Corruption in China - Countermeasures

Countermeasures

The CCP has tried a variety of anti-corruption measures, constructing a variety of laws and agencies in an attempt to stamp out corruption.

In 2004, the CCP devised strict regulations on officials assuming posts in business and enterprise. The Central Committee for Discipline Inspection and the Central Organization Department issued a joint circular instructing Party committees, governments and related departments at all levels not to give approval for Party and government officials to take up concurrent posts in enterprises.

Such measures are largely ineffective, however, due to the insufficient enforcement of the relevant laws. Further, because the Central Commission for Discipline Inspection largely operates in secrecy, it is unclear to researchers how allegedly corrupt officials are disciplined and punished. The odds for a corrupt official to end up in prison are less than three percent, making corruption a high-return, low risk activity. This leniency of punishment has been one of the main reasons corruption is such a serious problem in China.
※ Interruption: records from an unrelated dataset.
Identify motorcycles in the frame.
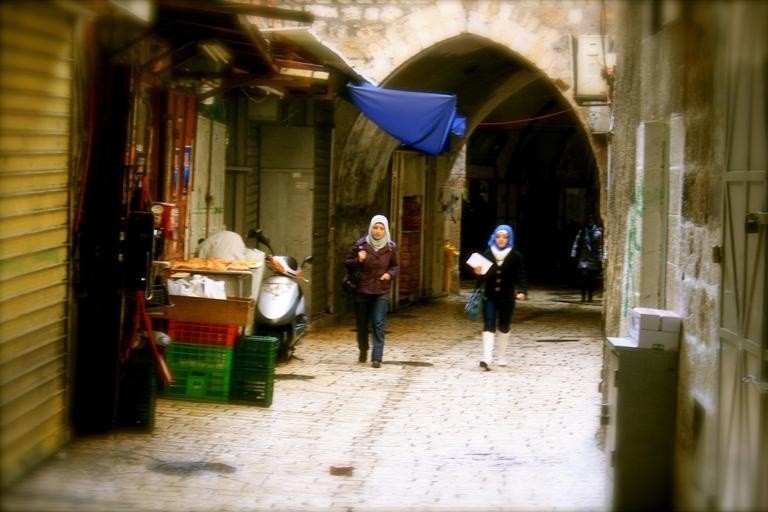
[245,227,314,365]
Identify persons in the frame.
[570,211,602,302]
[470,222,529,372]
[342,213,401,370]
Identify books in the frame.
[464,250,495,277]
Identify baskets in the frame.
[232,337,280,409]
[164,343,232,375]
[168,318,238,347]
[158,372,231,406]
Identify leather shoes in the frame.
[373,361,380,368]
[359,352,368,362]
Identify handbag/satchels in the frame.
[342,242,363,296]
[464,280,486,321]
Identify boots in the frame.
[480,331,495,370]
[497,330,511,365]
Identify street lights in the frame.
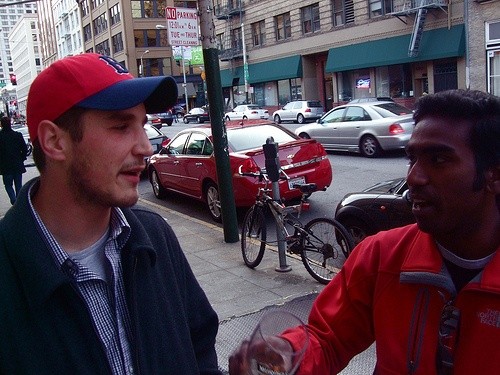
[156,24,190,113]
[141,49,149,77]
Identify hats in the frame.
[26,53,179,143]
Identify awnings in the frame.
[326,23,465,72]
[203,55,302,92]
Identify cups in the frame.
[247,309,309,375]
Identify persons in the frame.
[0,118,27,205]
[0,53,220,375]
[229,88,500,375]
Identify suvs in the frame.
[272,100,326,124]
[174,106,184,118]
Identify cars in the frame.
[140,124,171,180]
[145,114,162,130]
[347,97,395,104]
[183,107,210,124]
[145,114,332,224]
[225,103,270,120]
[333,176,418,260]
[157,112,173,126]
[295,101,420,158]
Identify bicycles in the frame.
[237,164,356,285]
[26,138,33,156]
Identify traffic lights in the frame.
[14,101,17,106]
[11,75,16,82]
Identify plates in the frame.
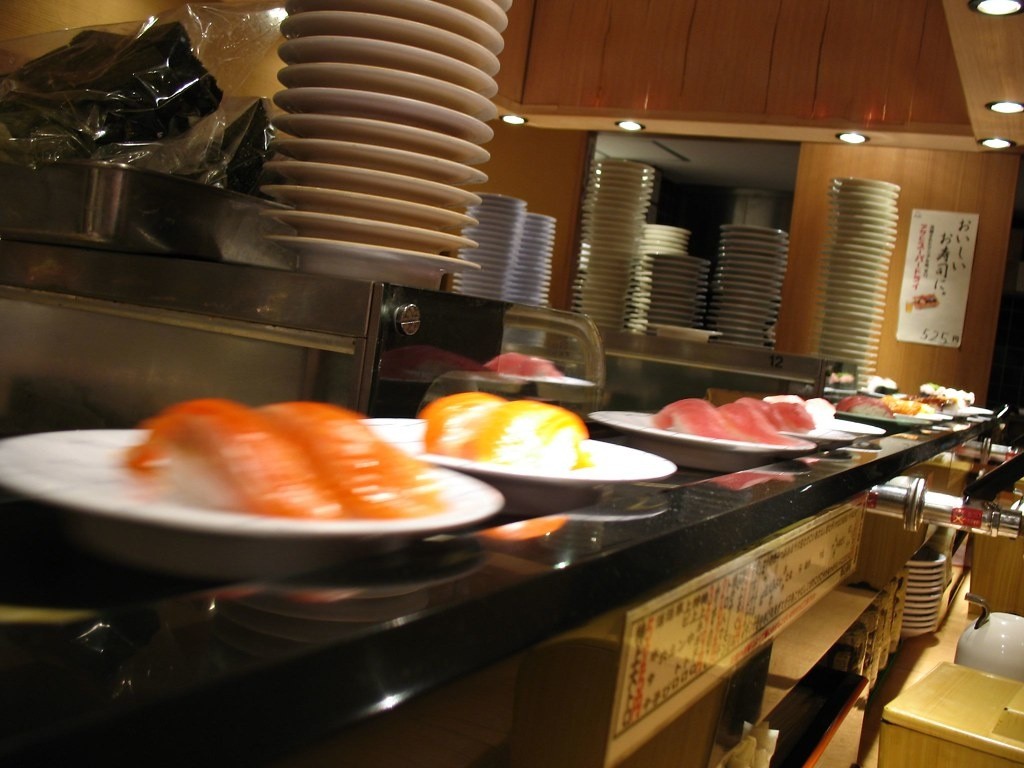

While corruption has grown in scope and complexity, anti-corruption policies, on the other hand, have not changed much. Communist-style mass campaigns with anti-corruption slogans, moral exhortations, and prominently displayed miscreants, are still a key part of official policy, much as they were in the 1950s.

In 2009, according to internal Party reports, there were 106,000 officials found guilty of corruption, an increase of 2.5 percent on the previous year. The number of officials caught embezzling more than one million yuan (US$146,000) went up by 19 percent over the year. With no independent oversight like NGOs or free media, corruption has flourished.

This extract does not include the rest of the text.